If you don't want to mess with your global configuration, `ia.config` context comes handy:

In [14]:
dtshape = ia.DTShape([1000, 1000])
with ia.config(clevel=9, codec=ia.Codecs.LZ4) as cfg:
    a1 = ia.linspace(dtshape, -1, 0, cfg=cfg)
a2 = ia.linspace(dtshape, -1, 0)
print(f"a1 cratio: {a1.cratio}")
print(f"a2 cratio: {a2.cratio}")

a1 cratio: 8.781161022342813
a2 cratio: 15.030573209604679


In this case, `a1` and `a2` have different compression ratios because they are using different properties.  `a1` is using the LZ4 codec with compression level 3, whereas `a2` was using ZSTD and compression level 1, which are the global defaults that we set in the previous section.

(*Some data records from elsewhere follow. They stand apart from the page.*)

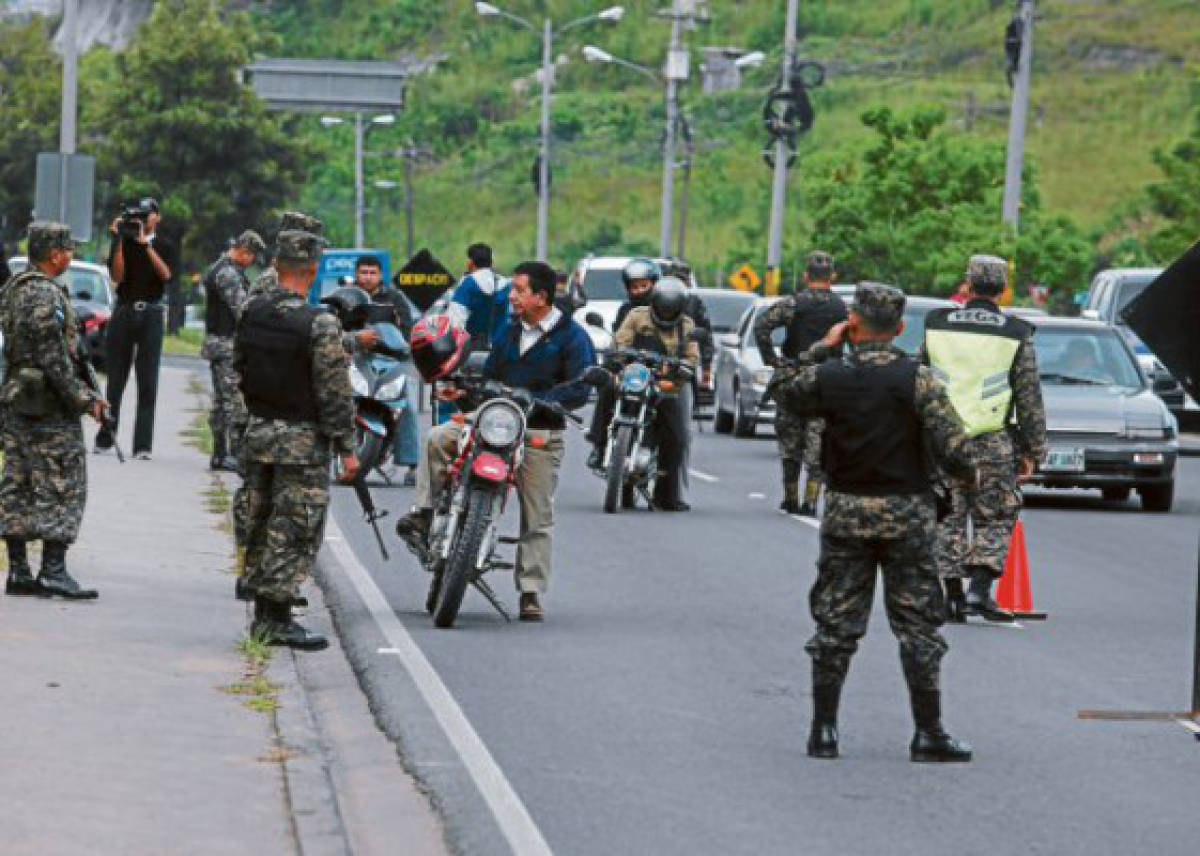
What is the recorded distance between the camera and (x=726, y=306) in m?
43.5

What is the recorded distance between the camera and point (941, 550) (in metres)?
15.5

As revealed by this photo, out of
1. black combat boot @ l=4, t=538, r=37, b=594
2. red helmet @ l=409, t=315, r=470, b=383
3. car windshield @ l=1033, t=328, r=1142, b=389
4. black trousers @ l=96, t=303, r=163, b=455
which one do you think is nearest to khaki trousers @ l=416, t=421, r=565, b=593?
red helmet @ l=409, t=315, r=470, b=383

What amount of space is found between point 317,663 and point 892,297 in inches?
140

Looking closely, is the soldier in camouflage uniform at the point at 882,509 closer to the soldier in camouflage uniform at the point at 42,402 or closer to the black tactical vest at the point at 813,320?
the soldier in camouflage uniform at the point at 42,402

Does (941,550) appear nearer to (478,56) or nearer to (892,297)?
(892,297)

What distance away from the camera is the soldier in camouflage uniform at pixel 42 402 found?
13938 millimetres

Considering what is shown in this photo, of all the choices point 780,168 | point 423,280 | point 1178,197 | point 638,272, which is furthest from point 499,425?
point 1178,197

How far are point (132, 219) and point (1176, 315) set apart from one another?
12298 mm

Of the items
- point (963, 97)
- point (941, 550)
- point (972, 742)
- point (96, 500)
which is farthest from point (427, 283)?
point (963, 97)

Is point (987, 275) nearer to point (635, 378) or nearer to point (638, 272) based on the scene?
point (635, 378)

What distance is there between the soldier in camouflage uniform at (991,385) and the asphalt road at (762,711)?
2.41 feet

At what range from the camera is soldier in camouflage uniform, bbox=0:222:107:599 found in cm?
1394

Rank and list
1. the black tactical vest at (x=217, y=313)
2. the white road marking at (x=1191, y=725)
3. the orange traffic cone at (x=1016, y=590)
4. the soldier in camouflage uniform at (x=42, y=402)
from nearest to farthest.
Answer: the white road marking at (x=1191, y=725) < the soldier in camouflage uniform at (x=42, y=402) < the orange traffic cone at (x=1016, y=590) < the black tactical vest at (x=217, y=313)

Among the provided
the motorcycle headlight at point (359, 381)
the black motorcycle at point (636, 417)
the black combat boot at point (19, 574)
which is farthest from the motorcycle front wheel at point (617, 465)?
the black combat boot at point (19, 574)
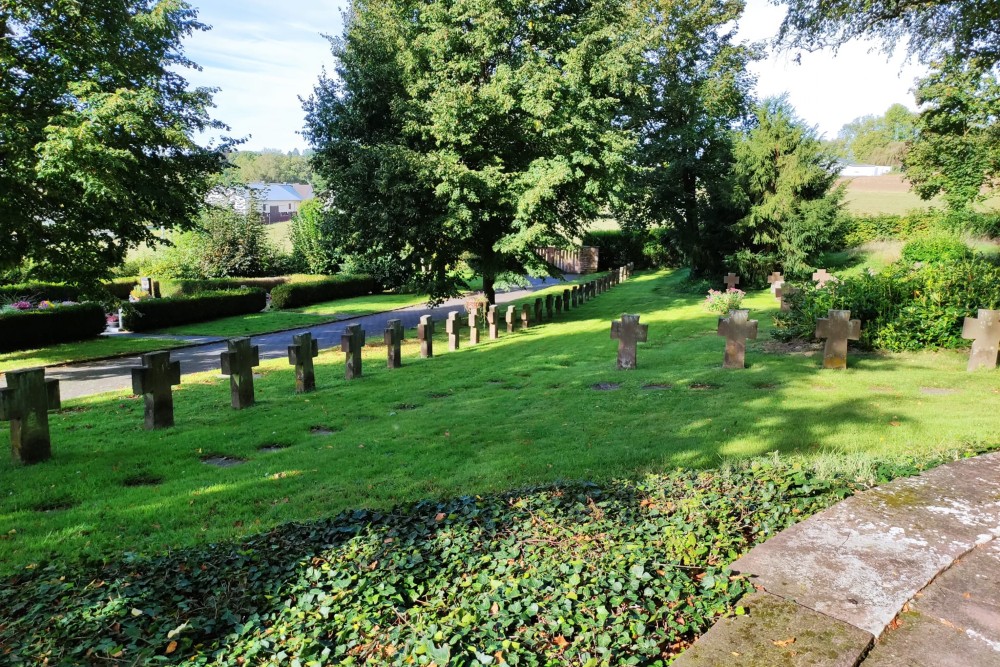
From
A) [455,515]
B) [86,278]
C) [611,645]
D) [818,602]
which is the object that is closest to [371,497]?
[455,515]

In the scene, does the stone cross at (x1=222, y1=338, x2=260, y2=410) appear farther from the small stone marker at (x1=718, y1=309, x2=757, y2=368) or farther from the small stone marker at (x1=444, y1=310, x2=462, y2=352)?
the small stone marker at (x1=718, y1=309, x2=757, y2=368)

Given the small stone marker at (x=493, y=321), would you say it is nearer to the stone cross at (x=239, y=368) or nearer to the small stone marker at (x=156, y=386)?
the stone cross at (x=239, y=368)

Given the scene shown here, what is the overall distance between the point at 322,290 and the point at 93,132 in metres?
17.3

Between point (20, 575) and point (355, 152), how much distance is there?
46.6 ft

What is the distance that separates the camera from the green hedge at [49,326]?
15922 mm

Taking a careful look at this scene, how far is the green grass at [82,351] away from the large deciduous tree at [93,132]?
6.61ft

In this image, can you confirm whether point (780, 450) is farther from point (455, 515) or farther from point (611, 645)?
point (611, 645)

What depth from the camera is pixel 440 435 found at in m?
6.92

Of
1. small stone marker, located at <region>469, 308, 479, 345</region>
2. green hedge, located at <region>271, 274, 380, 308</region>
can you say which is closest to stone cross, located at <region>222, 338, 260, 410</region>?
small stone marker, located at <region>469, 308, 479, 345</region>

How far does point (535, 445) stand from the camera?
6.37m

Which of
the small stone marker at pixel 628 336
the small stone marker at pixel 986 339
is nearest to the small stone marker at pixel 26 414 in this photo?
the small stone marker at pixel 628 336

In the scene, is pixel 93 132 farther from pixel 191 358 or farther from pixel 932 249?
pixel 932 249

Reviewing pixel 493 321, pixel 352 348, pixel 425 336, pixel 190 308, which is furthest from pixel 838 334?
pixel 190 308

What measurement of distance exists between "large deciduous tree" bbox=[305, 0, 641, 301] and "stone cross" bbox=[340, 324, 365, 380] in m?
5.80
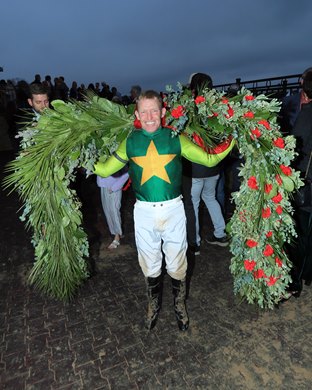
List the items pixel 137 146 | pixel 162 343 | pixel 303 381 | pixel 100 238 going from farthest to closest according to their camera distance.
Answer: pixel 100 238
pixel 162 343
pixel 137 146
pixel 303 381

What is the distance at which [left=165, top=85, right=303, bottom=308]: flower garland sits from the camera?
287 centimetres

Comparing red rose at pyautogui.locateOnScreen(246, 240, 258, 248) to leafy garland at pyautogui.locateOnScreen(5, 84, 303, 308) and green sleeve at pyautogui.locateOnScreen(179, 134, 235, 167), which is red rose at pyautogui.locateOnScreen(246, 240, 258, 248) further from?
green sleeve at pyautogui.locateOnScreen(179, 134, 235, 167)

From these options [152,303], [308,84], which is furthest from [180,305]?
[308,84]

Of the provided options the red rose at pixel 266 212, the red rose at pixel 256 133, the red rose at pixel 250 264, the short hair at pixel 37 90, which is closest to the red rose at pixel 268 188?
the red rose at pixel 266 212

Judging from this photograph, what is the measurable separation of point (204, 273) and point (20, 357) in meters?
2.39

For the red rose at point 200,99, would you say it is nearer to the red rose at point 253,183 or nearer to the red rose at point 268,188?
the red rose at point 253,183

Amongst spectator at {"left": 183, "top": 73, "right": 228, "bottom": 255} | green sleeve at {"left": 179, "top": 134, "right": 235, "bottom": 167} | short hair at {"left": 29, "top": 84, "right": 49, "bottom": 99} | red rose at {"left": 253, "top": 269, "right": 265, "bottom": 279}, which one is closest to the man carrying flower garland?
green sleeve at {"left": 179, "top": 134, "right": 235, "bottom": 167}

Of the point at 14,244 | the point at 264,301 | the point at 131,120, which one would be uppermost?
the point at 131,120

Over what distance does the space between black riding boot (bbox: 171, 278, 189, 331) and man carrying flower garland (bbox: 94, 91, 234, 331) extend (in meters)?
0.20

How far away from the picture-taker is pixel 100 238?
5418mm

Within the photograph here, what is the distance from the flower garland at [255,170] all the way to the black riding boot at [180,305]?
2.23 feet

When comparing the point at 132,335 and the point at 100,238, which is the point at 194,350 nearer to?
the point at 132,335

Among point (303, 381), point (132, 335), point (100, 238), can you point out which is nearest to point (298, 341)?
point (303, 381)

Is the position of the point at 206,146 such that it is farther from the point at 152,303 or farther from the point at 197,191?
the point at 152,303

That's basically all for this tutorial.  Remember that you can create arbitrarily large arrays either in-memory or on-disk, and that you can choose from a large variety of parameters in order to tailor arrays to your own needs.  Also, make sure that you use the advanced global and contextual configurations for avoiding too much parameter clutter in your array creation calls.